Nine infrastructure projects in Kuwait worth an estimated US$36 billion are slated to be offered to private investors, including foreign investors, over the next two years.
Kuwait has several mega-projects in the pipeline, including a new refinery, a rapid urban transport system and a railway that will eventually link up with the proposed pan-GCC rail network. However, falling oil prices and deficit budgets have hampered the full-fledged implementation of these projects.
Kuwait is now increasingly looking to the private sector to join hands with the government in Public-Private Partnerships (PPP), which will see private investors taking stakes in projects by bearing part of the costs and sharing profits from operating them. Sectors of the economy identified for PPP include Communication, Education and Healthcare; Power, Solid Waste Management, Transportation, Water/Wastewater and Real Estate.
A new law to facilitate these partnerships, which took effect this year, will make it easier for investors to raise money and for banks to loan to them using a range of assets as collateral. The Partnerships Technical Bureau (PTB), which has been established to oversee all aspects of implementing PPPs in the country, has gone a long way to resolving some of the challenges that were present previously.
Adel Mohammad al-Roumi, president of PTB, said in a recent interview that the government’s PPP program will promote collaboration between public and private sectors to develop quality infrastructure and services.

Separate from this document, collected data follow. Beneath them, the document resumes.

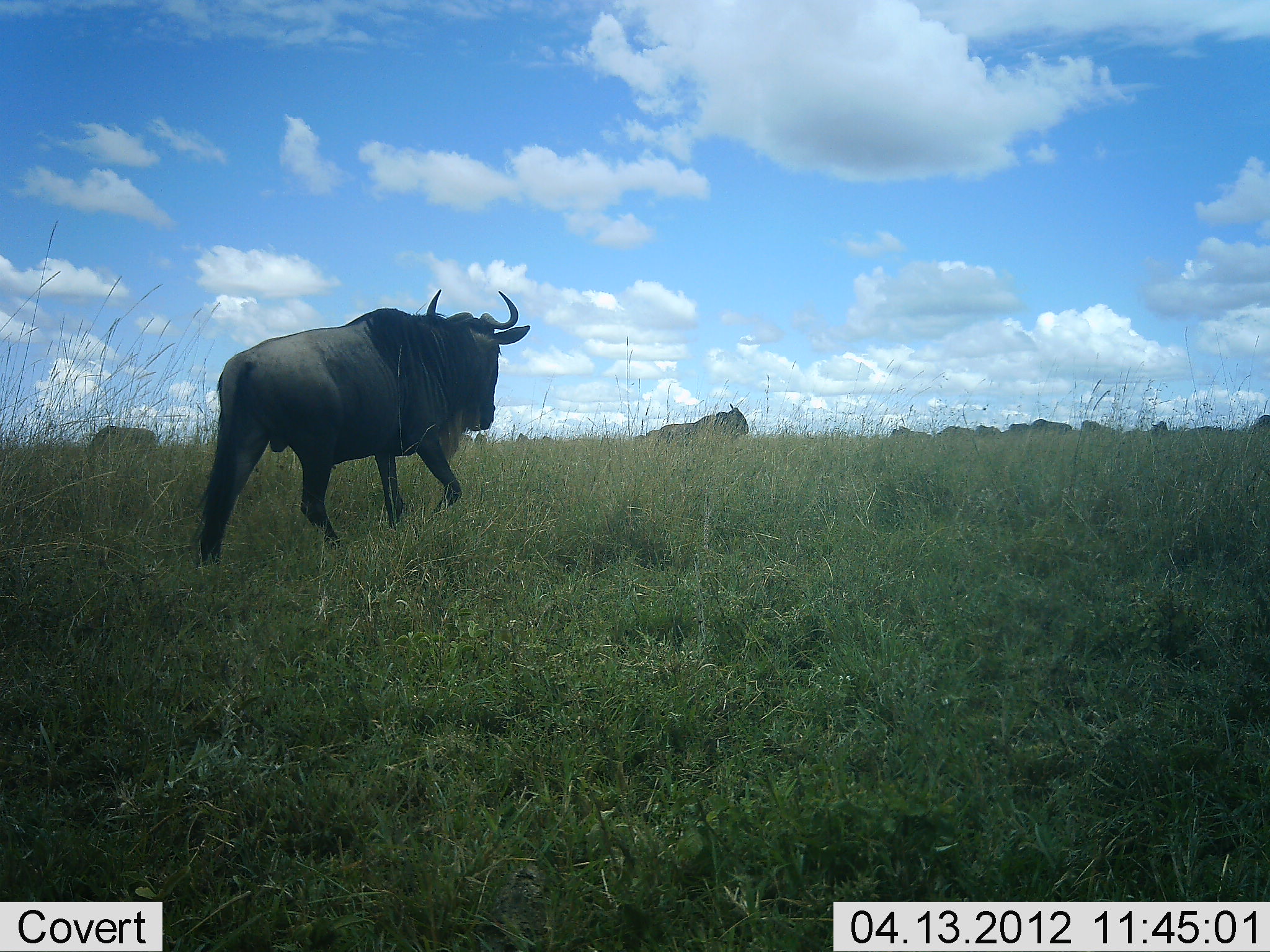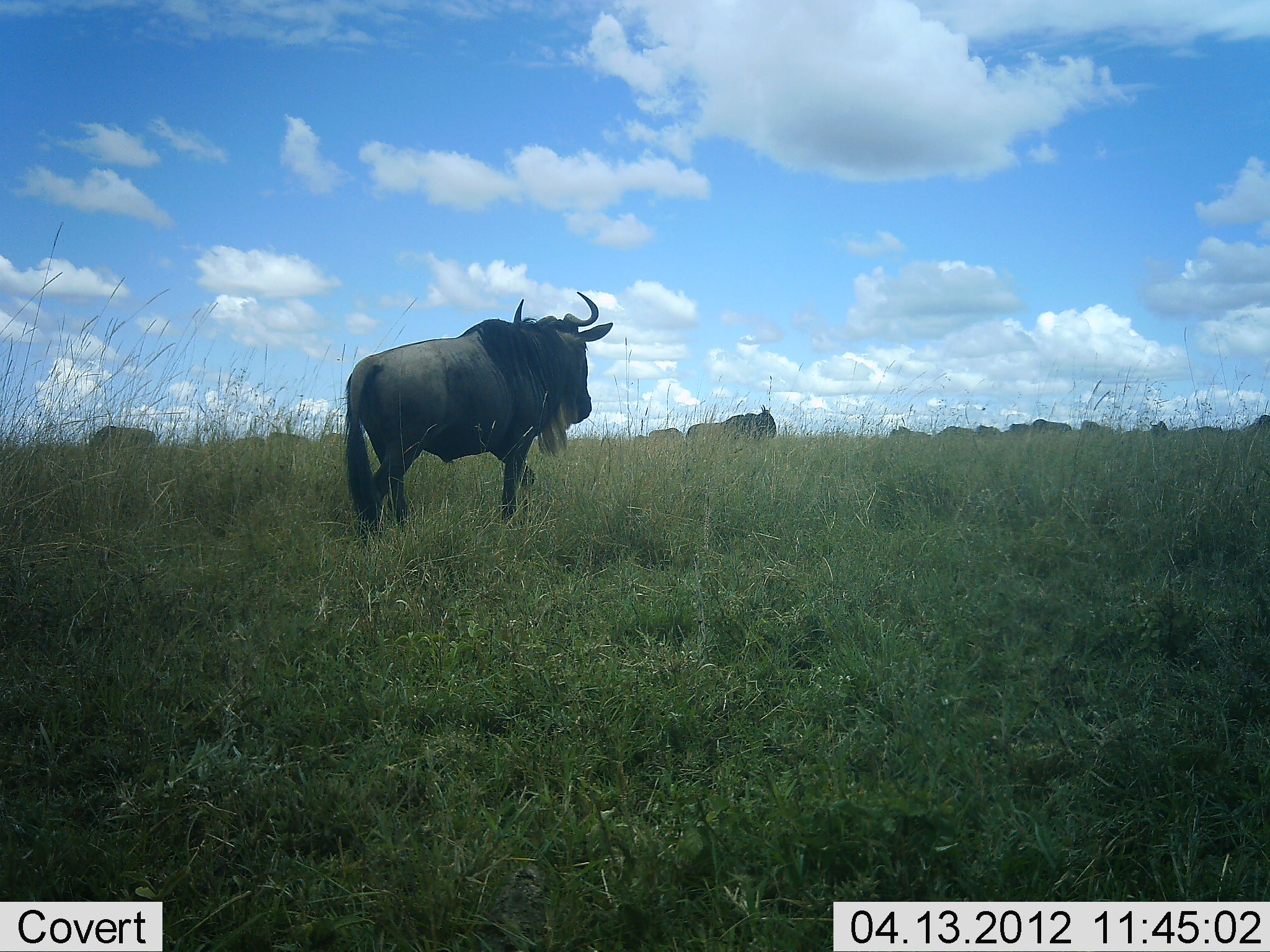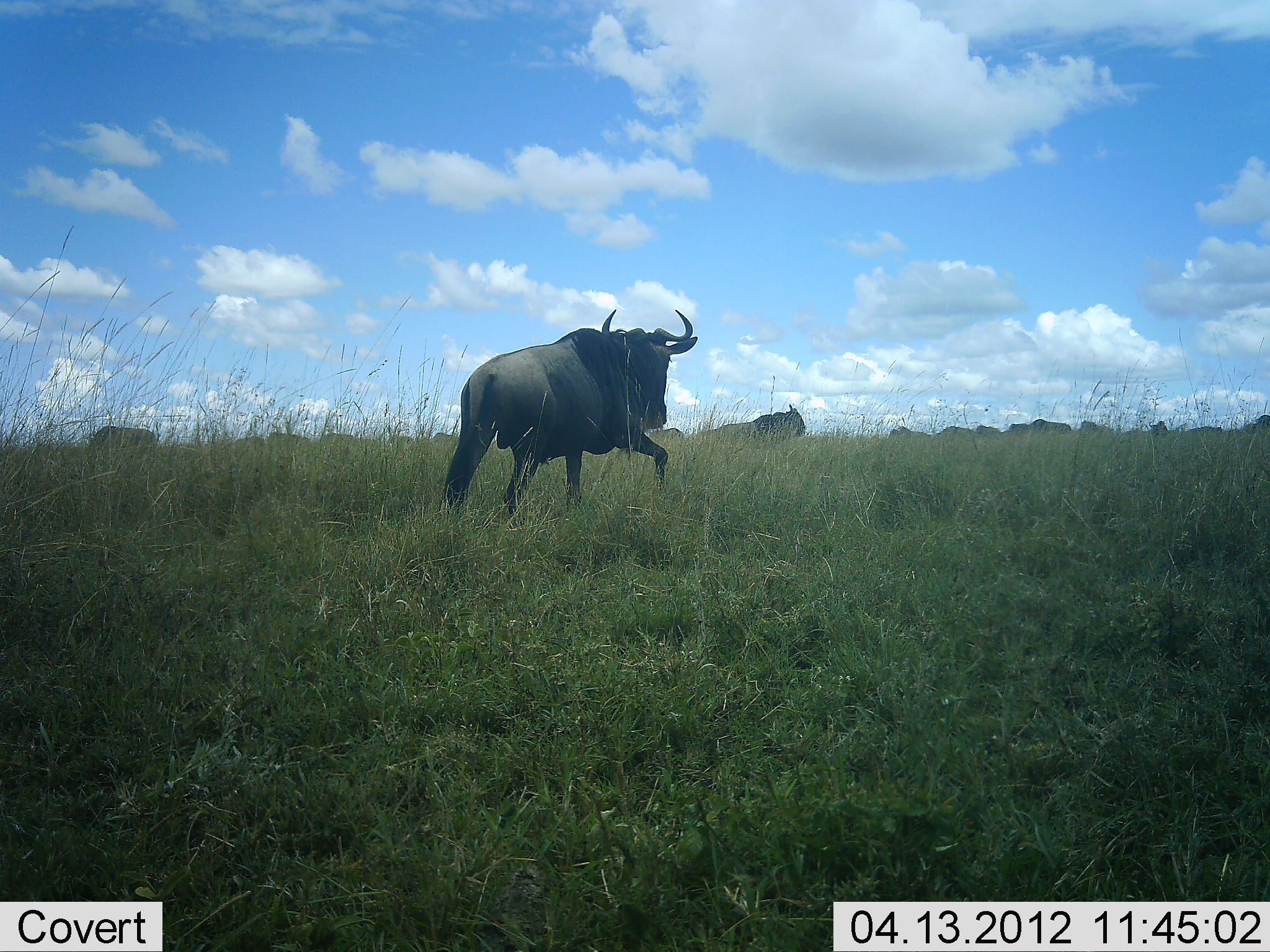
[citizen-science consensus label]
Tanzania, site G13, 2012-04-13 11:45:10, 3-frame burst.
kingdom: Animalia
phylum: Chordata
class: Mammalia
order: Artiodactyla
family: Bovidae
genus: Connochaetes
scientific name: Connochaetes taurinus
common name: blue wildebeest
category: wildebeest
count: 11-50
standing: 33%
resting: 7%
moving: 100%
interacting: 0%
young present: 0%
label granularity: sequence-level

He added the PPP has evinced strong interest from the international community with many investors expressing their keenness to partner with PTB on several projects.

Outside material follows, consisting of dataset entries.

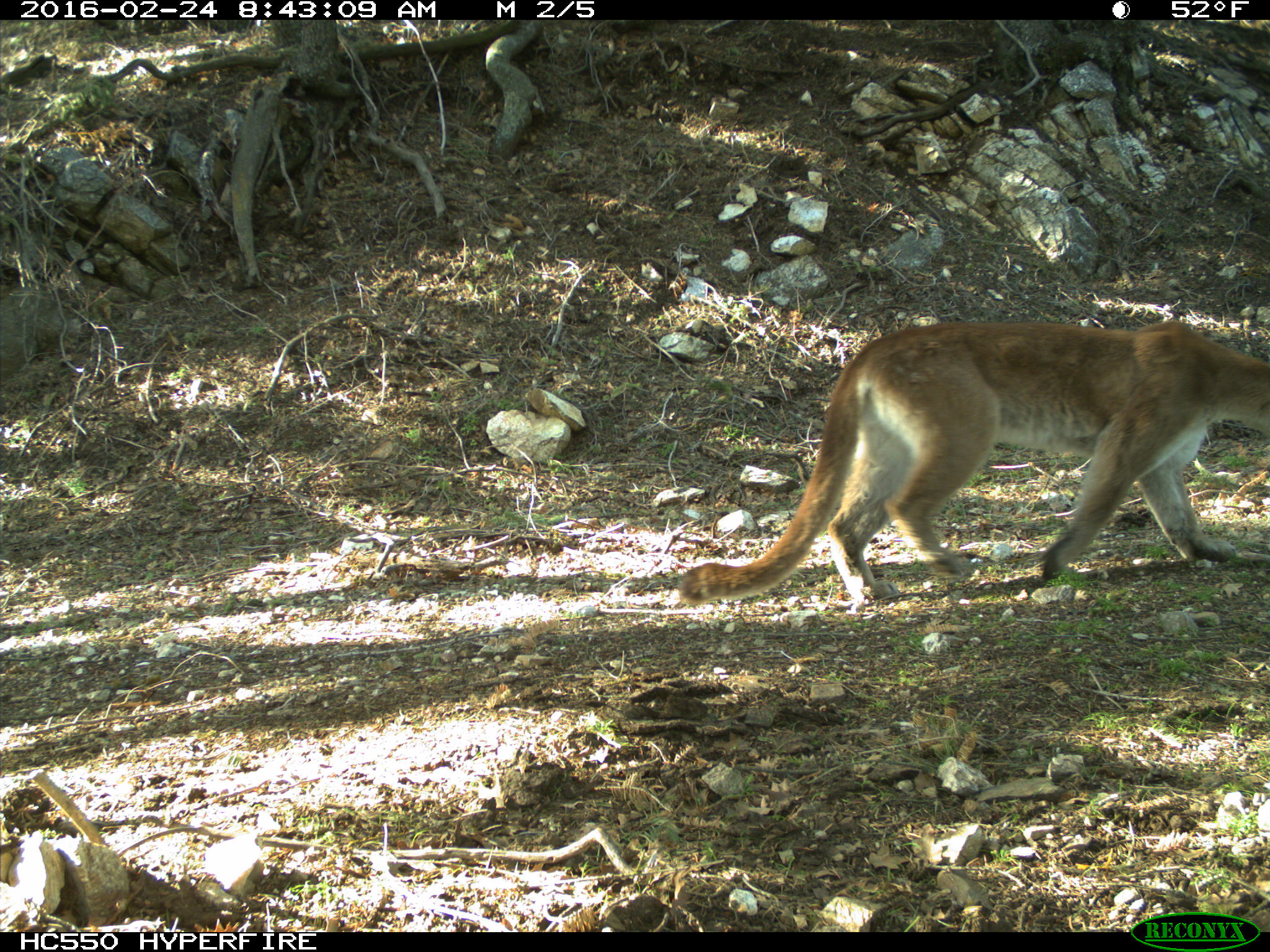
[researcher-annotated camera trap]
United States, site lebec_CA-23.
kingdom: Animalia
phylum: Chordata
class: Mammalia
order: Carnivora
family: Felidae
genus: Puma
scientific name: Puma concolor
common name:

The success of PPP program in Kuwait is expected to spur similar joint ventures in other GCC states which are all reeling from the effects of falling oil revenues. Dubai has already published a new PPP law last month.
Kuwait's new law provides for creation of joint stock companies to handle projects, with Kuwaiti citizens owning 50 percent of such firms, the government 6 to 24 percent and foreign investors the remainder.
Saying that PTB would in the coming few months invite expressions of interest from investors in seven projects worth an approximate $10 billion, Al-Roumi added, that the bids for electricity generation and water desalination project at al-Zour are likely to be ready within months and the results would be announced by March 2016.
It is worth noting that about 70 to 80 percent of funding for these projects would come from banks, which authorities hope will stimulate the local banking system. The rest would be provided by investors in the joint stock companies.
We aim to ensure that PPP projects in Kuwait are implemented in a transparent manner which will be of mutual benefit to the public and private sectors, added Al-Roumi.
In the longer term, PPPs will be used for two much bigger projects, Roumi said. Kuwait aims to start building a $6 billion railway in 2016, having it ready to connect to a planned regional network in 2018. It also plans a $20 billion project to construct an urban metro system.
The government hopes PPPs will reduce the delays and cost overruns which have plagued past projects. Private investors will not get major payments until projects are operating, creating an incentive to complete construction on time and within budget.
Success in Kuwait's PPP drive is not assured. Bureaucracy and politics may continue to slow projects. Nevertheless, Ashurst said the new law could make Kuwait considerably more attractive for foreign investors.
"The new PPP law includes provisions for foreign investors to compete on a more level playing field with Kuwaiti companies," Ashurst's report said, adding that the new rules amounted to an easing of restrictions on foreign ownership of project companies.